## TEXTO DE LECTURA:
El Teatro Real de Madrid ha organizado para mañana, 7 de enero, una gala lírica como homenaje a Alfredo Kraus, fallecido el pasado mes de septiembre. Las galas líricas en vísperas de Reyes han estado ligadas en los últimos años a la presencia de Plácido Domingo y al cumpleaños del rey Juan Carlos I. La casi coincidencia de fechas entre estas galas y la dedicada a Kraus ha invitado a pensar en una continuidad. Falsa alarma. Lo de Kraus es un hecho aislado. Se invoca su nombre porque tiene un poderoso carisma, porque posee la aureola de los santos. Un santo en lugar de un rey. Un santo que ha accedido a tal condición después de ejercer generosamente como uno de los últimos reyes del canto. La cosa tiene hasta su lógica.Lo que no tiene una lógica tan clara, o al menos yo no la veo por más vueltas que doy al tema, son los criterios, puntos de unidad o razones que articulan de alguna forma el homenaje, sobre todo si se piensa que un acto de este tipo es algo más que una sucesión de arias y dúos a mayor gloria de los divos de turno. No parece que se hayan cuidado razones afectivas, pues si así fuese debería estar Renata Scotto, con la que Kraus ha compartido infinidad de grandes tardes, o, citando un ejemplo más cercano, Teresa Berganza, muy unida a él en su etapa final. Tampoco hay, y esto me parece particularmente grave, ningún cantaor de flamenco, un arte por el que el tenor siempre ha manifestado una profunda admiración.

Una vez retirado del cartel, sin ninguna explicación, el mexicano Ramón Vargas, que tan admirablemente le sustituyó recientemente como protagonista de Werther en el Real, las dos presencias más justificables a primera vista son su alumno Aquiles Machado y la soprano María Bayo, que ha grabado con el tenor canario títulos tan significativos como Doña Francisquita o Marina. Ni Plácido Domingo, ni Luciano Pavarotti (únicamente falta Carreras para el colmo de los sarcasmos: los tres tenores homenajeando al tenor) han tenido una especial sintonía profesional y amistosa con Alfredo Kraus (otra cosa es que se plantee el festejo simplemente como una concentración de grandes figuras), ni siquiera el Teatro Real en su nueva etapa, con Lissner o con el tándem Cambreleng-García Navarro, se ha distinguido por un entusiasmo declarado hacia el tenor belcantista.

## EJERCICIOS PROPUESTOS:
[1] Actualiza el listado: copia todo lo que va desde la línea que contiene "Which item out" hasta el final del listado, sustituyendo "beard" por "chin" y sin cambiar nada más.
[2] Prolonga el texto sobre el homenaje del Teatro Real a Alfredo Kraus a partir de su última oración.
El listado no guarda ninguna relación con el texto de lectura.

## LISTADO FACILITADO:
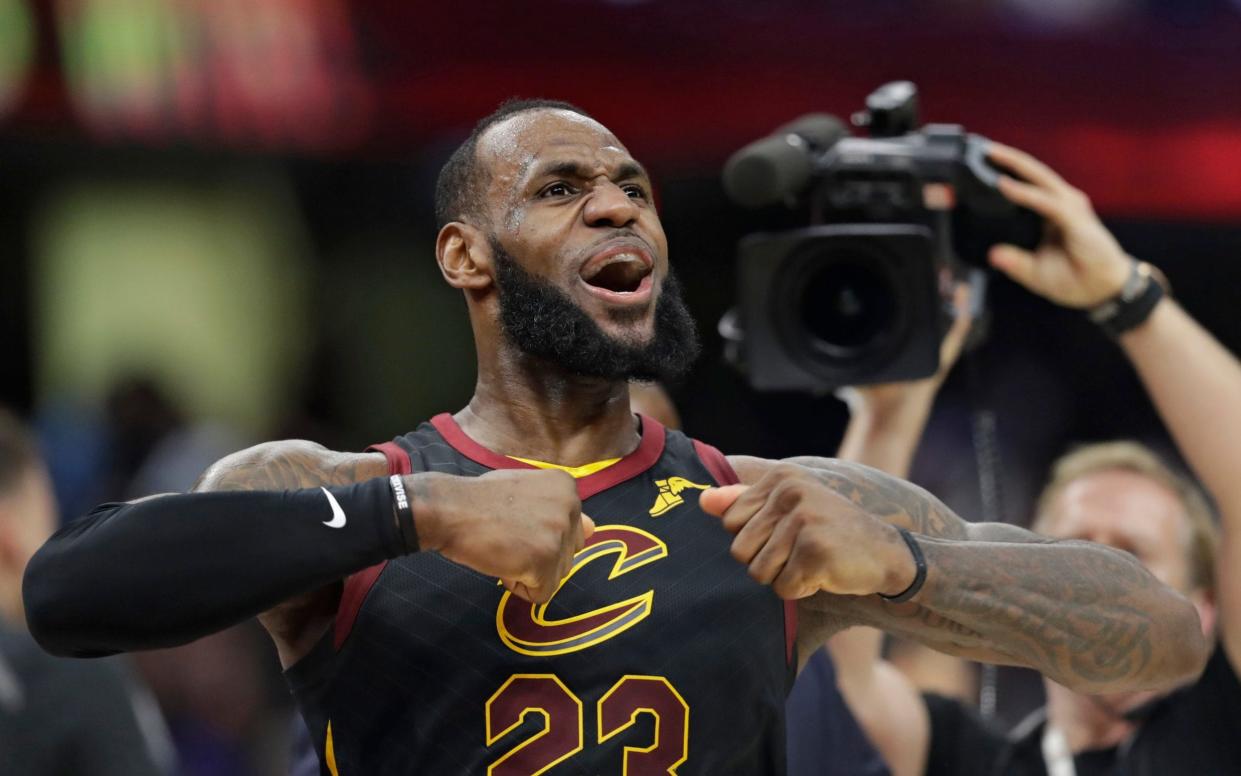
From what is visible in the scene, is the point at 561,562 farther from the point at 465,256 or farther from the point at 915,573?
the point at 465,256

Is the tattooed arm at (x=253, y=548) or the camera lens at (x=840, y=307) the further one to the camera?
the camera lens at (x=840, y=307)

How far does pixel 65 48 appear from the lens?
7.66 m

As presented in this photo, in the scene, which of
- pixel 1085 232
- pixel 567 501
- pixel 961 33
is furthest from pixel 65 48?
pixel 567 501

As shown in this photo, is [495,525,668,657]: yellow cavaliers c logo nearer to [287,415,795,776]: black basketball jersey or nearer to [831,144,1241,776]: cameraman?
[287,415,795,776]: black basketball jersey

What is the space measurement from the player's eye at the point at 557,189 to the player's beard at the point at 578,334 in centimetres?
11

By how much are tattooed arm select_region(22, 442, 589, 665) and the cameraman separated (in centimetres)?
138

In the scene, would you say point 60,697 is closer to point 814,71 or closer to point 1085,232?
point 1085,232

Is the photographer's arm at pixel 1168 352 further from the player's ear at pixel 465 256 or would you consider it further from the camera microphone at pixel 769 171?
the player's ear at pixel 465 256

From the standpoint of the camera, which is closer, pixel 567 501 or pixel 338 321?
pixel 567 501

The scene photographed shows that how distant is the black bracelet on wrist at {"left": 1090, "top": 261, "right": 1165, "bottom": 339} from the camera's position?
126 inches

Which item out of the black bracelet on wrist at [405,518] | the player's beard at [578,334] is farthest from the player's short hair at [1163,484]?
the black bracelet on wrist at [405,518]

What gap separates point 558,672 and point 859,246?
1210 mm

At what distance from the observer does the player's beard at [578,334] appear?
263cm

## SOLUCIONES:
[1]
Which item out of the black bracelet on wrist at [405,518] | the player's chin at [578,334] is farthest from the player's short hair at [1163,484]?
the black bracelet on wrist at [405,518]

What gap separates point 558,672 and point 859,246?
1210 mm

At what distance from the observer does the player's chin at [578,334] appear?
263cm

[2]
En vísperas de su recital en el Real en febrero de 1998, Alfredo Kraus declaraba al diario El Mundo: "Si soy sincero, debo decir que no me hace especial ilusión cantar en el Teatro Real. Y sucede así porque no se me ha tratado como creo que merezco ni he notado que exista suficiente profesionalidad en la gestión del teatro". El Real estuvo listo, listísimo, para rendirle un homenaje de cuerpo presente en el momento de su fallecimiento, en complicidad con su familia (allá ella con sus responsabilidades), cuando lo más sensato, aunque menos aparente, habría sido exhibirle en el Teatro de la Zarzuela, con el que sí estuvo bastante ligado artísticamente, como ha apuntado Javier Roca recientemente en la revista Scherzo.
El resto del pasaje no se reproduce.